Charles R. Smith knocks one out of the park: The Newsmax columnist’s piece on the Communist threat to the U.S. is easily good enough to put commentary in front today.
More commentary on Communist China and the United States: Fellow Newsmax columnist Wes Vernon echoes Smith’s warnings. Henry Kissinger does it again (sixth item), this time in the International Herald Tribune. Mark Steyn optimistically predicts the regime’s collapse, without “engagement” naiveté, in the London Sunday Telegraph.
Woe Canada! Ipsos-Reid conducted a poll of American and Canadian attitudes on Communist China – and found a majority of Canadians oppose trade with Communist China (Kevin Libin, Western Standard Shotgun weblog), as do a majority of Americans, again. Meanwhile, Peter Worthington, Toronto Sun, chronicles the long strange journey of Project Sidewinder – the report on Communist penetration into Canada scrapped by Parliament in the 1990s – without making a conclusion on its value (full disclosure: the author of Sidewinder has been a Member since 2004).
Chen Yonglin interview: The Communist consular officer who defected to blow the whistle on Communist overseas spying and persecution of ethnic Chinese communities worldwide talked to the Epoch Times about his inner political journey. Meanwhile, rallies all over Australia were held to support his bid for asylum there (Epoch Times, Voice of America via Newsmax). Help us press the U.S. to grant him asylum.
More Commentary on Communist China: The Epoch Times reprints a detailed examination of Falun Gong persecution central, a.k.a. the 610 Office, from Compassion. Songfa Liu, a Chinese expatriate in Australia, tells the Epoch Times of his family’s firsthand experience with the long arm of Communist tyranny. Edward Cody, Washington Post (via MSNBC), gives the unresolved epilogue to Hauxi’s pollution protests (fourth, eleventh, and sixth items). Jon Speller, former editor of East Europe, predicts the Communist Party will lose power in the number of resignations reaches 4 million (Epoch Times) – the number is now over 2¼ million. Finally, the China Support Network examines the state of pro-democracy movements across Asia.

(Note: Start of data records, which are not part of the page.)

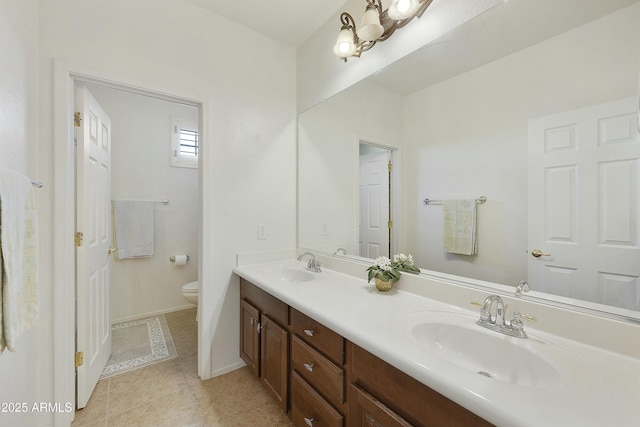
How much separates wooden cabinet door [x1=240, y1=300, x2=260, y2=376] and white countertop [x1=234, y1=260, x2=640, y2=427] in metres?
0.56

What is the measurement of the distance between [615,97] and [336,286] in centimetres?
136

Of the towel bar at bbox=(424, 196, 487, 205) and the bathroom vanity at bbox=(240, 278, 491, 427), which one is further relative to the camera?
the towel bar at bbox=(424, 196, 487, 205)

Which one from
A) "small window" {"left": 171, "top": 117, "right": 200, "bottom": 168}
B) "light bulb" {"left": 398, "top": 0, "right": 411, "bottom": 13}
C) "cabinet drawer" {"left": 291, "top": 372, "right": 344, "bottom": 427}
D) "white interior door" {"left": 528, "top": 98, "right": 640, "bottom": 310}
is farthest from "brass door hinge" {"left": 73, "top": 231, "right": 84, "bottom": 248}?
"white interior door" {"left": 528, "top": 98, "right": 640, "bottom": 310}

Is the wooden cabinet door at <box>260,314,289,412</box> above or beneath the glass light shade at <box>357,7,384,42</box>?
beneath

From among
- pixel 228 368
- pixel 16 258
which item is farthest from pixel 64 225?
pixel 228 368

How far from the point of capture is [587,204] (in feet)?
2.95

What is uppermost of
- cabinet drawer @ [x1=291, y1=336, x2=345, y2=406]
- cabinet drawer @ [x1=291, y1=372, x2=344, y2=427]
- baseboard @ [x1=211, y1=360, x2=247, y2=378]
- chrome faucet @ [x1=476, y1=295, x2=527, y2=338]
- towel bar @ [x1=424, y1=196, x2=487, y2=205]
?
towel bar @ [x1=424, y1=196, x2=487, y2=205]

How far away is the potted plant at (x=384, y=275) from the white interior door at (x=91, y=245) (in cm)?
172

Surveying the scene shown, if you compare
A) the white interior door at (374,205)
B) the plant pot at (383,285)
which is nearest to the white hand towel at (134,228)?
the white interior door at (374,205)

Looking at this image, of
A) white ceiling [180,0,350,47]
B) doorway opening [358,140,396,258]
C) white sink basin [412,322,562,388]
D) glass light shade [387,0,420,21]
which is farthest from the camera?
white ceiling [180,0,350,47]

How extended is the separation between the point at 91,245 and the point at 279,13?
6.65 ft

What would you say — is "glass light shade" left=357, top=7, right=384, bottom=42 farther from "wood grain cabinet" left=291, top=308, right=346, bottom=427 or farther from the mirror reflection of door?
"wood grain cabinet" left=291, top=308, right=346, bottom=427

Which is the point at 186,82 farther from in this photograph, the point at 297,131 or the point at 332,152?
the point at 332,152

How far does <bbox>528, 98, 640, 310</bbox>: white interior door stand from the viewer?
2.74ft
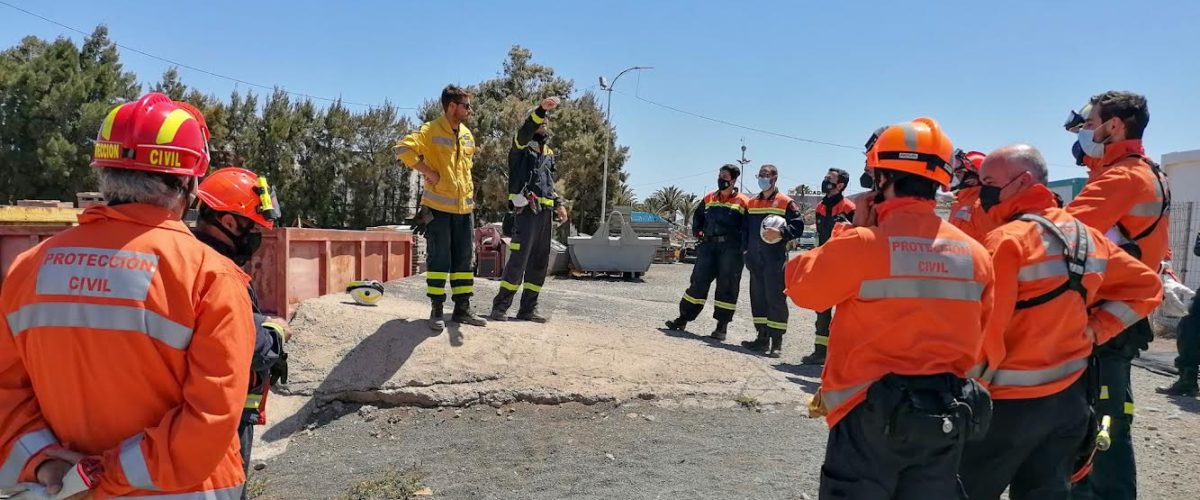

Trade deficit rises over $3 billion in April, Communist China accounts for half: The U.S. trade deficit “increased to $57 billion in April” (Washington Post), an increase of $3.4 billion from the $53.6 billion recorded in March. Over half of the increase – $1.8 billion to be exact – came from Communist China.
Jackie Chan blames “some people” for flap over Taiwan election: Jackie Chan, who infuriated many Taiwanese by mocking their presidential election last year (twenty-fourth item), blamed “some people who purposefully took certain words from me and developed them without limit, twisted them and arbitrarily put charges on me” (BBC) for it all, and had the audacity to insist he “‘meant well’ to the Taiwanese people” in belittling the vote.
On Stalinist North Korea: James T. Hackett, Washington Times, joins those in praise of UN Ambassador-designate John Bolton for the anti-SNK Proliferation Security Initiative (next to last item). Donald MacIntyre, Time Asia, examines the approaching famine in SNK – although he’s a little weak on why the rest of the world is so reluctant to “help” (fifth, ninth, last, and next to last items) and the continuing disrespect the dovish South Korean government is giving SNK refugees. Robert Litwak and Kathryn Weathersby, of the Woodrow Wilson Center, examine Stalinist-in-chief Kim Jong-il and his father’s obsession with SNK’s survival, and then call for “a credible assurance from the United States that the regime itself is not in danger” (Washington Post). Will they never learn?